Java开发网 - Re:我的缓存思路和源代码（Java版的，含测试JSP）

Java开发网

您没有登录

» Java开发网 » 高性能Java数据库缓存

打印话题 寄给朋友 订阅主题

作者

Re:我的缓存思路和源代码（Java版的，含测试JSP） [Re:liuaike]

floater

Java Jedi

总版主

发贴: 3233

于 2008-07-31 03:32

There are two aspects on this subjects:
1. being distributed: across the JVM boundary to form a larger, unified system.
2. data management: how to manage the data across the JVM bounday.
Each of these is already complicated enough. When combining them together, it could go only worse.

I am trying to expand more, with either a concern or a requirement, to provide some background explanation.

The 11 points that I posted are not my imagination, or copied from textbooks. But they are from my experience at work, reading on the internet, tryout of some APIs, requirements from work, etc. I think there are more points, but they are beyond my experience and expertise. If you want to go beyond these points, you need to consult more experienced, specialized engineers, such as folks working at Tangosol.

1. clustered: another term is data coherence. We need to duplicate data across JVMs with n copies, where n can be specified by end users. Otherwise we can't sustain a single JVM failure. JBoss, etc is using JGroup to do this. The tricky part is that while we duplicate data, we need to minimize the network traffic, otherwise the performance is terrible. Terracotta is sending delta(on the change, either new or updated) across the network. I tested with Tangosol before, its performance is great(xMB/second, x is confidential).

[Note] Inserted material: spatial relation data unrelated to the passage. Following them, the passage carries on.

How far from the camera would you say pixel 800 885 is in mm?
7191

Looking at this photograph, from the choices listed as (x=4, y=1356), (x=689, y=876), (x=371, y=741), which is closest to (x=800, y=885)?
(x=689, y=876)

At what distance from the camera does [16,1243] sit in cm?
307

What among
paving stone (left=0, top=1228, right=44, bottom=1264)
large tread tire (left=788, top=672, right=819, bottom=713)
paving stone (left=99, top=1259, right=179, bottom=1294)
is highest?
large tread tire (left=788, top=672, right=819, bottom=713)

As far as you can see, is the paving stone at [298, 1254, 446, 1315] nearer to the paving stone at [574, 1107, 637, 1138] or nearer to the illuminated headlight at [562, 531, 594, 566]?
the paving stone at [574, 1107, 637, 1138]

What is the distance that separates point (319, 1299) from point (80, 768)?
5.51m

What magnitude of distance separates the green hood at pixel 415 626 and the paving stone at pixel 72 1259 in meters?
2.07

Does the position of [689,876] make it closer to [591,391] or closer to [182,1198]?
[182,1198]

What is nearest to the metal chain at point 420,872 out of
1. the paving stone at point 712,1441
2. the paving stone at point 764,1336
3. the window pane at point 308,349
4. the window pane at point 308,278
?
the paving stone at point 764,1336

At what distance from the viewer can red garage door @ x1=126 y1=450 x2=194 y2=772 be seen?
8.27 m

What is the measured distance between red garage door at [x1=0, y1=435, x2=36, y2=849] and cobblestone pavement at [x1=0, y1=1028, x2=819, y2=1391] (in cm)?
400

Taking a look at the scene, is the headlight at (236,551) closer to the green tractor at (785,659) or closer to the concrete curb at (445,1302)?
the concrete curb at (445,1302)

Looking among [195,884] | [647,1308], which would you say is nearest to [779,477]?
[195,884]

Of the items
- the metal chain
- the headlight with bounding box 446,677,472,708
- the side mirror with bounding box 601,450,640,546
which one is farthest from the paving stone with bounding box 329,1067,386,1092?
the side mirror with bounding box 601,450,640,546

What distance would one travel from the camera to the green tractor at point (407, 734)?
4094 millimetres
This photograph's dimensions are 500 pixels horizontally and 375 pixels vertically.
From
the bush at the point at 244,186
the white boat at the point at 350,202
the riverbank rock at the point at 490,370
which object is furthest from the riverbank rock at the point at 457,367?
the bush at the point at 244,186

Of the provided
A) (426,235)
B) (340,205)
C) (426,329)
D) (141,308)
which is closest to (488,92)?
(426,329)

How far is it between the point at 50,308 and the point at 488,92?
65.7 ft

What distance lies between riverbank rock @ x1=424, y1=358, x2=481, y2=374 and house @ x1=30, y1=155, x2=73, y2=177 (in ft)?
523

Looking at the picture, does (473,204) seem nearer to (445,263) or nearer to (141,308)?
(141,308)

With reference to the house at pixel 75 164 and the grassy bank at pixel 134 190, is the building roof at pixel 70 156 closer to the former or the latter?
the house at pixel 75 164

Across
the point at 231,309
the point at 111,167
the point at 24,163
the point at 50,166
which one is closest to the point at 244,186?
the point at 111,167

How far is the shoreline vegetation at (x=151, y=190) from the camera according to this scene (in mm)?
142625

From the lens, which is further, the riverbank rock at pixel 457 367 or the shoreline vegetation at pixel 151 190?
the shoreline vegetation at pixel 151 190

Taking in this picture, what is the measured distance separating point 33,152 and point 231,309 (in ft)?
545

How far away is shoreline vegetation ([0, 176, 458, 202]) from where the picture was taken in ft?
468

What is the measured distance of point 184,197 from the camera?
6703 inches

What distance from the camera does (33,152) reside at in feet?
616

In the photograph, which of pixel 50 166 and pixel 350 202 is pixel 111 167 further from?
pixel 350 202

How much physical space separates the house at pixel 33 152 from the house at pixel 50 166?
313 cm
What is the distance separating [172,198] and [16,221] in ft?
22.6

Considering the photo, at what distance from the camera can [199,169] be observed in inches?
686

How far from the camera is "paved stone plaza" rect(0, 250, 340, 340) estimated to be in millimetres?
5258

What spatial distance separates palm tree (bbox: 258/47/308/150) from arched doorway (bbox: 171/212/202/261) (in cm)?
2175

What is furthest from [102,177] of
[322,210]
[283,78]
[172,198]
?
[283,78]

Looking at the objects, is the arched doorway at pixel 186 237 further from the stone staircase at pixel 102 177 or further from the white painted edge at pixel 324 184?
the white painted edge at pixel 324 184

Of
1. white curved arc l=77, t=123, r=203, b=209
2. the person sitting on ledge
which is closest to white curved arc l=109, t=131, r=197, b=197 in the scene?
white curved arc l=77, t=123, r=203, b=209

2. scalable: adding new machines to expand the total memory of the entire cache. All the open source solutions do not have this feature. Another term associated with this is data grid. The idea is that we have so many cheap machines and if we can hook them together, we can form a huge usable fast memory cache(100 times faster than disks). The hard part to implement this is how to determine which machine to store values. Normally they come up some kind of algorithm taking the keys to hash to a different key to decide which machine to go. This is where the cache providers get paid big time. I know a lot of companies are using hundreds of GB, and they are still growing. TB is not something is the far futures, likely to be next year.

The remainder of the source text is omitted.